La scène se passe au Koweït, au début des années 1940. Une femme couverte d’un voile s’exprime en hébreu : « Avant que nos pas disparaissent et que nos vies tombent dans la mémoire, nous serons perdus dans le temps », déclare-t-elle, émue. « Nous sommes les Juifs du Golfe qui sommes nés sur cette terre. » Sous-titré en arabe, ce monologue signe le lancement de la série Umm Haroun (La Mère d’Aaron), diffusée depuis vendredi dans le monde arabe à l’occasion du début du ramadan.
C’est la première fois qu’une série arabe évoque ainsi la présence historique de Juifs dans la région.
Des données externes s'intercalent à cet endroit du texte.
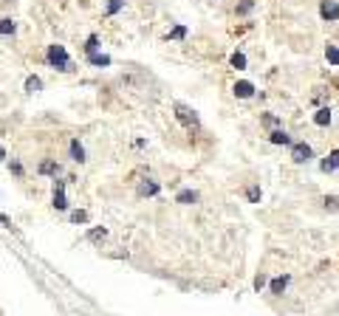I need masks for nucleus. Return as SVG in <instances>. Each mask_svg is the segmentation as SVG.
Masks as SVG:
<instances>
[{
	"instance_id": "obj_2",
	"label": "nucleus",
	"mask_w": 339,
	"mask_h": 316,
	"mask_svg": "<svg viewBox=\"0 0 339 316\" xmlns=\"http://www.w3.org/2000/svg\"><path fill=\"white\" fill-rule=\"evenodd\" d=\"M311 158H314V150H311V144H305V141H300V144H291V161H294V164H308Z\"/></svg>"
},
{
	"instance_id": "obj_7",
	"label": "nucleus",
	"mask_w": 339,
	"mask_h": 316,
	"mask_svg": "<svg viewBox=\"0 0 339 316\" xmlns=\"http://www.w3.org/2000/svg\"><path fill=\"white\" fill-rule=\"evenodd\" d=\"M37 172H40V175H60L62 172V167L57 164V161H49V158H45V161H40V167H37Z\"/></svg>"
},
{
	"instance_id": "obj_3",
	"label": "nucleus",
	"mask_w": 339,
	"mask_h": 316,
	"mask_svg": "<svg viewBox=\"0 0 339 316\" xmlns=\"http://www.w3.org/2000/svg\"><path fill=\"white\" fill-rule=\"evenodd\" d=\"M176 116H178V122H184L189 130H198L201 122H198V116H195V110H189L187 104H176Z\"/></svg>"
},
{
	"instance_id": "obj_20",
	"label": "nucleus",
	"mask_w": 339,
	"mask_h": 316,
	"mask_svg": "<svg viewBox=\"0 0 339 316\" xmlns=\"http://www.w3.org/2000/svg\"><path fill=\"white\" fill-rule=\"evenodd\" d=\"M88 62H91V65H110V57H105V54H88Z\"/></svg>"
},
{
	"instance_id": "obj_6",
	"label": "nucleus",
	"mask_w": 339,
	"mask_h": 316,
	"mask_svg": "<svg viewBox=\"0 0 339 316\" xmlns=\"http://www.w3.org/2000/svg\"><path fill=\"white\" fill-rule=\"evenodd\" d=\"M158 181H153V178H144V181L139 183V195L141 198H153V195H158Z\"/></svg>"
},
{
	"instance_id": "obj_1",
	"label": "nucleus",
	"mask_w": 339,
	"mask_h": 316,
	"mask_svg": "<svg viewBox=\"0 0 339 316\" xmlns=\"http://www.w3.org/2000/svg\"><path fill=\"white\" fill-rule=\"evenodd\" d=\"M45 60H49L51 68H57V71H62V73L74 71V65H71V60H68V54H65V48H62V45H49Z\"/></svg>"
},
{
	"instance_id": "obj_29",
	"label": "nucleus",
	"mask_w": 339,
	"mask_h": 316,
	"mask_svg": "<svg viewBox=\"0 0 339 316\" xmlns=\"http://www.w3.org/2000/svg\"><path fill=\"white\" fill-rule=\"evenodd\" d=\"M184 34H187V31H184V29H176V31H173V34H170V37H173V40H181Z\"/></svg>"
},
{
	"instance_id": "obj_12",
	"label": "nucleus",
	"mask_w": 339,
	"mask_h": 316,
	"mask_svg": "<svg viewBox=\"0 0 339 316\" xmlns=\"http://www.w3.org/2000/svg\"><path fill=\"white\" fill-rule=\"evenodd\" d=\"M336 167H339V150H333L331 155H328L325 161H322V164H320V170H322V172H333V170H336Z\"/></svg>"
},
{
	"instance_id": "obj_14",
	"label": "nucleus",
	"mask_w": 339,
	"mask_h": 316,
	"mask_svg": "<svg viewBox=\"0 0 339 316\" xmlns=\"http://www.w3.org/2000/svg\"><path fill=\"white\" fill-rule=\"evenodd\" d=\"M14 31H17V23H14V20H9V17L0 20V37H12Z\"/></svg>"
},
{
	"instance_id": "obj_31",
	"label": "nucleus",
	"mask_w": 339,
	"mask_h": 316,
	"mask_svg": "<svg viewBox=\"0 0 339 316\" xmlns=\"http://www.w3.org/2000/svg\"><path fill=\"white\" fill-rule=\"evenodd\" d=\"M3 158H6V150H3V147H0V161H3Z\"/></svg>"
},
{
	"instance_id": "obj_8",
	"label": "nucleus",
	"mask_w": 339,
	"mask_h": 316,
	"mask_svg": "<svg viewBox=\"0 0 339 316\" xmlns=\"http://www.w3.org/2000/svg\"><path fill=\"white\" fill-rule=\"evenodd\" d=\"M68 152H71V161H77V164H82V161H85V147L79 144V139H71Z\"/></svg>"
},
{
	"instance_id": "obj_11",
	"label": "nucleus",
	"mask_w": 339,
	"mask_h": 316,
	"mask_svg": "<svg viewBox=\"0 0 339 316\" xmlns=\"http://www.w3.org/2000/svg\"><path fill=\"white\" fill-rule=\"evenodd\" d=\"M235 96L237 99H252L254 96V85H252V82H237V85H235Z\"/></svg>"
},
{
	"instance_id": "obj_4",
	"label": "nucleus",
	"mask_w": 339,
	"mask_h": 316,
	"mask_svg": "<svg viewBox=\"0 0 339 316\" xmlns=\"http://www.w3.org/2000/svg\"><path fill=\"white\" fill-rule=\"evenodd\" d=\"M320 17L325 20V23H336L339 20V3L336 0H322L320 3Z\"/></svg>"
},
{
	"instance_id": "obj_15",
	"label": "nucleus",
	"mask_w": 339,
	"mask_h": 316,
	"mask_svg": "<svg viewBox=\"0 0 339 316\" xmlns=\"http://www.w3.org/2000/svg\"><path fill=\"white\" fill-rule=\"evenodd\" d=\"M229 65L235 68V71H246V54H240V51H235V54L229 57Z\"/></svg>"
},
{
	"instance_id": "obj_24",
	"label": "nucleus",
	"mask_w": 339,
	"mask_h": 316,
	"mask_svg": "<svg viewBox=\"0 0 339 316\" xmlns=\"http://www.w3.org/2000/svg\"><path fill=\"white\" fill-rule=\"evenodd\" d=\"M322 203H325V209H331V212H336V209H339V198H336V195H331V198L325 195V201H322Z\"/></svg>"
},
{
	"instance_id": "obj_19",
	"label": "nucleus",
	"mask_w": 339,
	"mask_h": 316,
	"mask_svg": "<svg viewBox=\"0 0 339 316\" xmlns=\"http://www.w3.org/2000/svg\"><path fill=\"white\" fill-rule=\"evenodd\" d=\"M176 201H178V203H195V201H198V192H192V189H184V192H178Z\"/></svg>"
},
{
	"instance_id": "obj_25",
	"label": "nucleus",
	"mask_w": 339,
	"mask_h": 316,
	"mask_svg": "<svg viewBox=\"0 0 339 316\" xmlns=\"http://www.w3.org/2000/svg\"><path fill=\"white\" fill-rule=\"evenodd\" d=\"M246 198H249L252 203H257V201H260V187H249V189H246Z\"/></svg>"
},
{
	"instance_id": "obj_23",
	"label": "nucleus",
	"mask_w": 339,
	"mask_h": 316,
	"mask_svg": "<svg viewBox=\"0 0 339 316\" xmlns=\"http://www.w3.org/2000/svg\"><path fill=\"white\" fill-rule=\"evenodd\" d=\"M96 48H99V37H88V43H85V51H88V54H96Z\"/></svg>"
},
{
	"instance_id": "obj_16",
	"label": "nucleus",
	"mask_w": 339,
	"mask_h": 316,
	"mask_svg": "<svg viewBox=\"0 0 339 316\" xmlns=\"http://www.w3.org/2000/svg\"><path fill=\"white\" fill-rule=\"evenodd\" d=\"M105 237H108V229H105V226H96V229L88 231V240H91V243H102Z\"/></svg>"
},
{
	"instance_id": "obj_5",
	"label": "nucleus",
	"mask_w": 339,
	"mask_h": 316,
	"mask_svg": "<svg viewBox=\"0 0 339 316\" xmlns=\"http://www.w3.org/2000/svg\"><path fill=\"white\" fill-rule=\"evenodd\" d=\"M54 209L57 212H65L68 209V201H65V181H54Z\"/></svg>"
},
{
	"instance_id": "obj_21",
	"label": "nucleus",
	"mask_w": 339,
	"mask_h": 316,
	"mask_svg": "<svg viewBox=\"0 0 339 316\" xmlns=\"http://www.w3.org/2000/svg\"><path fill=\"white\" fill-rule=\"evenodd\" d=\"M71 223H88V212H85V209L71 212Z\"/></svg>"
},
{
	"instance_id": "obj_28",
	"label": "nucleus",
	"mask_w": 339,
	"mask_h": 316,
	"mask_svg": "<svg viewBox=\"0 0 339 316\" xmlns=\"http://www.w3.org/2000/svg\"><path fill=\"white\" fill-rule=\"evenodd\" d=\"M263 285H266V274H260V277H257V280H254V288H257V291H260Z\"/></svg>"
},
{
	"instance_id": "obj_27",
	"label": "nucleus",
	"mask_w": 339,
	"mask_h": 316,
	"mask_svg": "<svg viewBox=\"0 0 339 316\" xmlns=\"http://www.w3.org/2000/svg\"><path fill=\"white\" fill-rule=\"evenodd\" d=\"M252 6H254L252 0H243L240 6H237V12H240V14H246V12H252Z\"/></svg>"
},
{
	"instance_id": "obj_30",
	"label": "nucleus",
	"mask_w": 339,
	"mask_h": 316,
	"mask_svg": "<svg viewBox=\"0 0 339 316\" xmlns=\"http://www.w3.org/2000/svg\"><path fill=\"white\" fill-rule=\"evenodd\" d=\"M0 226H6V229H12V220H9L6 215H0Z\"/></svg>"
},
{
	"instance_id": "obj_18",
	"label": "nucleus",
	"mask_w": 339,
	"mask_h": 316,
	"mask_svg": "<svg viewBox=\"0 0 339 316\" xmlns=\"http://www.w3.org/2000/svg\"><path fill=\"white\" fill-rule=\"evenodd\" d=\"M325 57H328V62H331V65H336L339 68V48L333 43H328L325 45Z\"/></svg>"
},
{
	"instance_id": "obj_13",
	"label": "nucleus",
	"mask_w": 339,
	"mask_h": 316,
	"mask_svg": "<svg viewBox=\"0 0 339 316\" xmlns=\"http://www.w3.org/2000/svg\"><path fill=\"white\" fill-rule=\"evenodd\" d=\"M269 141H272V144H291V136L285 133V130H272Z\"/></svg>"
},
{
	"instance_id": "obj_17",
	"label": "nucleus",
	"mask_w": 339,
	"mask_h": 316,
	"mask_svg": "<svg viewBox=\"0 0 339 316\" xmlns=\"http://www.w3.org/2000/svg\"><path fill=\"white\" fill-rule=\"evenodd\" d=\"M42 91V79L40 76H29L26 79V93H40Z\"/></svg>"
},
{
	"instance_id": "obj_26",
	"label": "nucleus",
	"mask_w": 339,
	"mask_h": 316,
	"mask_svg": "<svg viewBox=\"0 0 339 316\" xmlns=\"http://www.w3.org/2000/svg\"><path fill=\"white\" fill-rule=\"evenodd\" d=\"M9 170H12L17 178H23V175H26V172H23V164H20V161H12V164H9Z\"/></svg>"
},
{
	"instance_id": "obj_9",
	"label": "nucleus",
	"mask_w": 339,
	"mask_h": 316,
	"mask_svg": "<svg viewBox=\"0 0 339 316\" xmlns=\"http://www.w3.org/2000/svg\"><path fill=\"white\" fill-rule=\"evenodd\" d=\"M333 122V116H331V108H320L314 113V124L317 127H328V124Z\"/></svg>"
},
{
	"instance_id": "obj_22",
	"label": "nucleus",
	"mask_w": 339,
	"mask_h": 316,
	"mask_svg": "<svg viewBox=\"0 0 339 316\" xmlns=\"http://www.w3.org/2000/svg\"><path fill=\"white\" fill-rule=\"evenodd\" d=\"M122 6H125V0H110V3H108V9H105V14L110 17V14H116Z\"/></svg>"
},
{
	"instance_id": "obj_10",
	"label": "nucleus",
	"mask_w": 339,
	"mask_h": 316,
	"mask_svg": "<svg viewBox=\"0 0 339 316\" xmlns=\"http://www.w3.org/2000/svg\"><path fill=\"white\" fill-rule=\"evenodd\" d=\"M288 280H291L288 274H283V277H277V280L272 282V288H269V294H274V297H283V291H285V288H288Z\"/></svg>"
}]
</instances>
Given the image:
À l’origine de cette « révolution », la chaîne émirienne MBC, rachetée en 2018 par l’Arabie saoudite.
تبيّن هدف مسلسل #أم_هارون من أولى
حلقاته، حيث قالت بالعبرية إحدى ممثلات
هذا العمل: "قبل أن يختفي أثرنا كله، وتتحول
حياتنا إلى ذكرى ونضيع في زحمة الحياة، قبل
أن نطوى في دفاتر السنين، قررت أن أكتب عنا
وعن ما يخصنا كله، وأوثق كل شيء عنا: نحن
يهود الخليج" pic.twitter.com/V7j85KtJFs— عامر يحيى (@Aameryah3) April 25, 2020
Autre série, autre scène. Deux hommes saoudiens sont confortablement installés dans un canapé. Portant la dishdasha (longue robe traditionnelle), ils débattent autour de l’opportunité de commercer avec Israël. Un véritable tabou, alors que leur pays ne reconnaît toujours pas officiellement l’État hébreu en l’absence de résolution du conflit israélo-palestinien. Tandis que l’un des acteurs, peu enclin à investir en Israël, rappelle que les « Palestiniens ont dû faire face aux chars israéliens durant l’intifada », son interlocuteur réplique que les « Palestiniens attaquent l’Arabie saoudite malgré tout ce qu’elle a fait pour eux ». Une critique souvent émise, en coulisse, par les responsables saoudiens, excédés par l’absence de progrès dans le « processus de paix ». Et désormais publiquement formulé dans la série Makhraj 7 (Sortie 7), diffusée elle aussi depuis vendredi sur MBC à l’occasion du début du mois de ramadan.
The controversial scene shown during Ramadan on Saudi TV in which one Saudi actor advocates for normalization with Israel against Palestinians, saying Palestinians attack Saudi Arabia despite everything it did for them over the decades: pic.twitter.com/s2VzwQza7X
— Hassan Hassan (@hxhassan) April 27, 2020
Riyad et Tel-Aviv alliés objectifs
La production de séries arabes à gros budget est habituelle durant tout le mois saint, afin de captiver les foyers à travers la région, au-delà de leur appartenance à un pays. Un véritable outil d’influence qui permet également aux États producteurs, notamment dans le Golfe, de distiller des messages politiques. Ainsi, la sympathie affichée pour le peuple juif dans La Mère d’Aaron ou la normalisation des relations avec d’Israël, évoquée dans Sortie 7, ne doivent rien au hasard. La série « Umm Haroun délivre un message d’humanité », explique à l’agence de presse Reuters un porte-parole de la chaîne MBC. « C’est aussi un message de tolérance, de modération et d’ouverture, mettant en valeur le fait que le Moyen-Orient était autrefois une région où l’acceptation de l’autre était la règle par rapport à l’interprétation extrémiste erronée et stéréotypée des dernières décennies. »
Cette « révolution télévisuelle » s’inscrit dans le cadre du rapprochement opéré ces dernières années par les pays du Golfe, en tête desquels l’Arabie saoudite, et l’État hébreu. Unis par une crainte commune de l’Iran, Riyad et Tel-Aviv sont aujourd’hui devenus des alliés objectifs contre la République islamique. S’ils n’entretiennent pas officiellement de relations diplomatiques, les deux pays coopèrent notamment sur le plan du renseignement face aux « ingérences » de Téhéran au Moyen-Orient. Plusieurs rencontres entre responsables de haut rang ont eu lieu ces dernières années à Oman, Bahreïn et aux Émirats arabes unis, et Israël a également envoyé dans le Golfe des délégations sportives. L’État hébreu a également signé fin janvier un décret autorisant ses citoyens à voyager en Arabie saoudite.